Autre observation: mes petits enfants (à quelques exceptions en secondaire) n'ont plus de `livre´ scolaire mais des `feuilles photocopiées´ et `on´ voudrait qu'ils aiment les livres! Remplaçant leurs parents, je vais chercher 2 petites filles à la sortie de l'école. Je suis accueillie par une sous-directrice, très en colère, qui me donne un sac poubelle en plastic gris. `Voici le contenu du pupitre de L...´ , me dit-elle. `Elle est priée de le classer pour demain matin.´ Habitant à 150 kilomètres de là, je tombe des nues... La poubelle contenait un mélange de papiers chiffonnés, de feuilles `photocopiées´ de tout genre. Il n'y a plus de livres scolaires dans cette école (trop chers? Il existe des systèmes de prêt, où l'intégralité de l'abonnement est rendue si le livre est resté en bon état). Et on voudrait qu'ils aiment les livres? Avez-vous des souvenirs de votre livre de français? Il fallait étudier la page 10 par exemple. Mais il nous arrivait de lire d'autres pages, de nous arrêter devant une illustration, de lire un poème, de consulter la page des matières etc. Certains livres nous déplaisaient, d'autres nous emballaient. Nous jouions (JOUIONS) avec certains livres. Tel passage choisi nous conduisait à lire le livre tout entier. Chaque trimestre, nous devions résumer un livre et en écoutant une amie, présenter un livre avec enthousiasme, nous le lui demandions à prêter, ou nous l'empruntions à la bibliothèque.

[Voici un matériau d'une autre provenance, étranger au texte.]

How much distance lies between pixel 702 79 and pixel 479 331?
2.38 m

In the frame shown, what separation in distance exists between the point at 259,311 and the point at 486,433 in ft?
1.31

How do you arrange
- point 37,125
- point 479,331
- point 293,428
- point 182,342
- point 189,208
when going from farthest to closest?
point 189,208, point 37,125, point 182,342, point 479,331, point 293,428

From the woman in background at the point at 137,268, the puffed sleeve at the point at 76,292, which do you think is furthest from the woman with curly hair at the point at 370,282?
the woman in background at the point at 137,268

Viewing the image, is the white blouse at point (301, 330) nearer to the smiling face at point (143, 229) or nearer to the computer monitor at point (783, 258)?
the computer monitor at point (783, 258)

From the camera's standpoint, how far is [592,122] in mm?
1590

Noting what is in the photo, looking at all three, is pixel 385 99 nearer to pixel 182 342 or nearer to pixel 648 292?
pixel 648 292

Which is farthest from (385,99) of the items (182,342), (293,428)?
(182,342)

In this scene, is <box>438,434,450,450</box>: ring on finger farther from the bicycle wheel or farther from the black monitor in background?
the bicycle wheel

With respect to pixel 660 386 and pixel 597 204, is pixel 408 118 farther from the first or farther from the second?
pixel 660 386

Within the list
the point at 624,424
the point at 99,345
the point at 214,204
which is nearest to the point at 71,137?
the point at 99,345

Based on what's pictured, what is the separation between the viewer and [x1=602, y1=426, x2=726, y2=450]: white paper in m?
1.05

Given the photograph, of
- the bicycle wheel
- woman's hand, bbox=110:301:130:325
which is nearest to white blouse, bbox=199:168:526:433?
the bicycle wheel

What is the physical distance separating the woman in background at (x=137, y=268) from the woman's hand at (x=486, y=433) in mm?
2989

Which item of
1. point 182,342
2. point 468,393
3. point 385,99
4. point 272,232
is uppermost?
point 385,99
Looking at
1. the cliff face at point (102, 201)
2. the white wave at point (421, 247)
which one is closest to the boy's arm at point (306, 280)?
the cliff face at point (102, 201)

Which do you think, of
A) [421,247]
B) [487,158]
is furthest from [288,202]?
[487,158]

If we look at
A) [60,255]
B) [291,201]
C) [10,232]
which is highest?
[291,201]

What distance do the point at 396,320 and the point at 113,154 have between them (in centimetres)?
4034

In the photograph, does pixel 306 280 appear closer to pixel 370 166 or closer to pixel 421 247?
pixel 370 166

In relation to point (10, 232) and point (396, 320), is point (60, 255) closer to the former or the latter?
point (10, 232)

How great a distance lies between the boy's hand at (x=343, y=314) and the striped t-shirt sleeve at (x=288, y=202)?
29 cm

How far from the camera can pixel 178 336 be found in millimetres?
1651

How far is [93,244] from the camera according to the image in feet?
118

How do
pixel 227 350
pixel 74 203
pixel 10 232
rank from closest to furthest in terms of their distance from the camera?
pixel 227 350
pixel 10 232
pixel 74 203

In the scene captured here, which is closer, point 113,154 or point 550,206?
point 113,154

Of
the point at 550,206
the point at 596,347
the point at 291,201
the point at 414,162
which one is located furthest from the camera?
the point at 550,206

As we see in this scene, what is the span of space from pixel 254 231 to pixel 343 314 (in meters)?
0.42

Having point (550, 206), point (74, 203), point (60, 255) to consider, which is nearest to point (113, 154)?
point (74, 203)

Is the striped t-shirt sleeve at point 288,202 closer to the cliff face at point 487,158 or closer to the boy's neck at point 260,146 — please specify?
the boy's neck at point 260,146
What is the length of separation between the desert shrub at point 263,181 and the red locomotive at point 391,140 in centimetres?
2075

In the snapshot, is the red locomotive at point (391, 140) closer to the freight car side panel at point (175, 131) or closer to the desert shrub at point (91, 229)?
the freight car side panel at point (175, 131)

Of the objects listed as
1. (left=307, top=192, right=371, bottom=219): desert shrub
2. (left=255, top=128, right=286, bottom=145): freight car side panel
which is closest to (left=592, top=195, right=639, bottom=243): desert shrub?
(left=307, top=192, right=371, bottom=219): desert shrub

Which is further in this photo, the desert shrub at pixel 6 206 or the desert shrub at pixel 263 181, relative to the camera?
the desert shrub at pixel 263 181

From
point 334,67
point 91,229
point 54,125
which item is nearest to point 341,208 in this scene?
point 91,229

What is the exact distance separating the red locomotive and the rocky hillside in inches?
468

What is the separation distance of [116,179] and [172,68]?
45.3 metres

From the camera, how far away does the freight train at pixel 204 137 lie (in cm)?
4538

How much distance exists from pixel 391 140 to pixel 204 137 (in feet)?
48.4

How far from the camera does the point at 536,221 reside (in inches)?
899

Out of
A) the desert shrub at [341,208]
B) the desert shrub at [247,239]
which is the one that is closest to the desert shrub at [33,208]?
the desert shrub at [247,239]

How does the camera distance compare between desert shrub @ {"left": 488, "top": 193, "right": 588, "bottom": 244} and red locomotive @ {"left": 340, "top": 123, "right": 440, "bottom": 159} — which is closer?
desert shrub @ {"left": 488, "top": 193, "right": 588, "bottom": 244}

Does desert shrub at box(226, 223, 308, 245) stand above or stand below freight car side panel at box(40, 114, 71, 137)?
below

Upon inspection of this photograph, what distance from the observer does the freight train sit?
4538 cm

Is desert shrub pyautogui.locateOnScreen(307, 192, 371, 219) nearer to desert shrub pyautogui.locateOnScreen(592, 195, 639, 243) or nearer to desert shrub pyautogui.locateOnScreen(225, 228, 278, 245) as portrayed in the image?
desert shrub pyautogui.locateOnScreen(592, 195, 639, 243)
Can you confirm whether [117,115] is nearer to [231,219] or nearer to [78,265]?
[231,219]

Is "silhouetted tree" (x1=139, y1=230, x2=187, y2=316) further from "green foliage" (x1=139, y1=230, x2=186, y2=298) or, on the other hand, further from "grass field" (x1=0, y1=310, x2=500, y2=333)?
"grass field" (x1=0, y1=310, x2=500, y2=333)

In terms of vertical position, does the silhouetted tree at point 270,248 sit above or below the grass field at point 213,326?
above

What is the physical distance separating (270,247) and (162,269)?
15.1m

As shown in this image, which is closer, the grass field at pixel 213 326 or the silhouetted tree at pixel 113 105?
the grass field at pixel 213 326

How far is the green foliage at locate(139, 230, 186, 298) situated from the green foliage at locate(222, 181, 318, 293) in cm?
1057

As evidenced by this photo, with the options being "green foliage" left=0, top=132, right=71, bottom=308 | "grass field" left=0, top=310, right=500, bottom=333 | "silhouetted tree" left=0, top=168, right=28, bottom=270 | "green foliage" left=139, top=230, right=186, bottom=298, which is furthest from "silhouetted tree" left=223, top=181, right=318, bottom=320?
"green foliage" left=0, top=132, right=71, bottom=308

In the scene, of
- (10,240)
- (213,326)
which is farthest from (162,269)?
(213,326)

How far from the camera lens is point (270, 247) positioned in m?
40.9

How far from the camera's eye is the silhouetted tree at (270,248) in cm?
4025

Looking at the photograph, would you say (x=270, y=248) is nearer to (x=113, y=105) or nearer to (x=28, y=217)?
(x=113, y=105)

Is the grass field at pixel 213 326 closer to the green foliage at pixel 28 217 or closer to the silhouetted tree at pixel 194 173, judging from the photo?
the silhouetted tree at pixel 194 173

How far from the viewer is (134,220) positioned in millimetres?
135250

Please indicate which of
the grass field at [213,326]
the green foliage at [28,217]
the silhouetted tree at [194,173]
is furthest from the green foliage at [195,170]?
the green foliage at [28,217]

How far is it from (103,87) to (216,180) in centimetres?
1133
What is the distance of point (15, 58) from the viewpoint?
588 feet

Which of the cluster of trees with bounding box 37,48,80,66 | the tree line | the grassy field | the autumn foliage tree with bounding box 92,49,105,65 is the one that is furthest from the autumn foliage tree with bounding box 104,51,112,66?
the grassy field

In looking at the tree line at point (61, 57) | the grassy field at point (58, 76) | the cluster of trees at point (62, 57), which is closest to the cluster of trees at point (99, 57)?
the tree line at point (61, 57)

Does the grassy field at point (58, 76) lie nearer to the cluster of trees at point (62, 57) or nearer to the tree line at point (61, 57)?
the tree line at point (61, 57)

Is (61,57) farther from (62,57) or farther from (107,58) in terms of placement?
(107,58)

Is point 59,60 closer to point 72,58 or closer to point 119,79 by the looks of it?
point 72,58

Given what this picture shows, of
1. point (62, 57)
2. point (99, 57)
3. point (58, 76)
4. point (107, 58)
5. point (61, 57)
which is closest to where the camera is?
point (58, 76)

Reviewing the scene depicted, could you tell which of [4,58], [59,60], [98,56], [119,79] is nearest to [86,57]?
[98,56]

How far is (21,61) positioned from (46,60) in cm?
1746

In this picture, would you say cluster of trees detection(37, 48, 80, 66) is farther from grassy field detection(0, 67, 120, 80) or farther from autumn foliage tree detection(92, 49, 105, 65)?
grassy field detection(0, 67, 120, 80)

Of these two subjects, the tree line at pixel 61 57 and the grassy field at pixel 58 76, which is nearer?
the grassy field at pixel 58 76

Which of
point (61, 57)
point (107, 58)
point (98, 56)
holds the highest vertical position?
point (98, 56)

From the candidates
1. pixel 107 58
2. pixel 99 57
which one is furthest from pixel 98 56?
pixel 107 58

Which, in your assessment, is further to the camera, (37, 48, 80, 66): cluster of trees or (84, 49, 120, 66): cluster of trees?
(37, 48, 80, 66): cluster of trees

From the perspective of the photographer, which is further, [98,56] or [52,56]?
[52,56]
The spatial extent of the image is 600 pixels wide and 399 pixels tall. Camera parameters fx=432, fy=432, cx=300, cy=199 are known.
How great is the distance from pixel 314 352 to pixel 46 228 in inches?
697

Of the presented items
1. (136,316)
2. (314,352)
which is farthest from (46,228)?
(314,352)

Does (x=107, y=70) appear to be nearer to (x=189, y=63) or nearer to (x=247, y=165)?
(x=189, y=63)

Je m'arrête car je pourrais écrire un livre sur `Comment donner le plaisir de lire à nos enfants´.

Pas de discours.

Pas d'argent pour que `Machin´ puisse étudier les dispositifs d'évaluation et autre intellectualisme...

Apprenez aux parents, aux instituteurs à montrer leur plaisir de lire, à raconter des histoires, à lire des contes pour tout-petits.

Je suis toujours en colère... Pardonnez-moi!